* **PROBLEM DETAILS**: All of the listing below must be repeated word for word. Pictures are the only thing to omit.

DATA SECTION section start

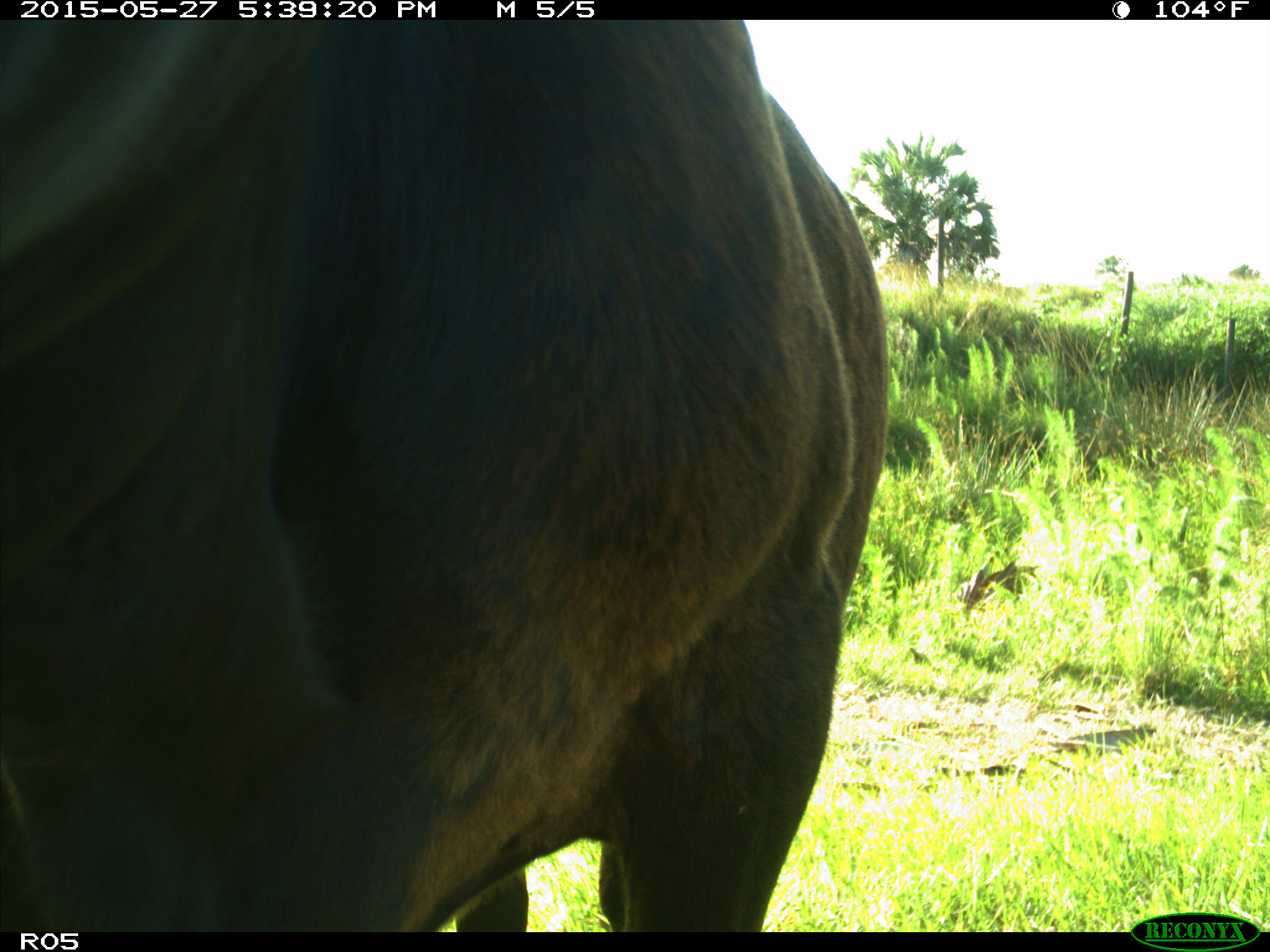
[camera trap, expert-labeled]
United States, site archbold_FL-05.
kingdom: Animalia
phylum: Chordata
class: Mammalia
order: Artiodactyla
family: Bovidae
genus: Bos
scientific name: Bos taurus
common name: domestic cow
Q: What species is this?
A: Bos taurus (domestic cow).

DATA SECTION section end

* **OUTPUT**:
[camera trap, expert-labeled]
United States, site archbold_FL-05.
kingdom: Animalia
phylum: Chordata
class: Mammalia
order: Artiodactyla
family: Bovidae
genus: Bos
scientific name: Bos taurus
common name: domestic cow
Q: What species is this?
A: Bos taurus (domestic cow).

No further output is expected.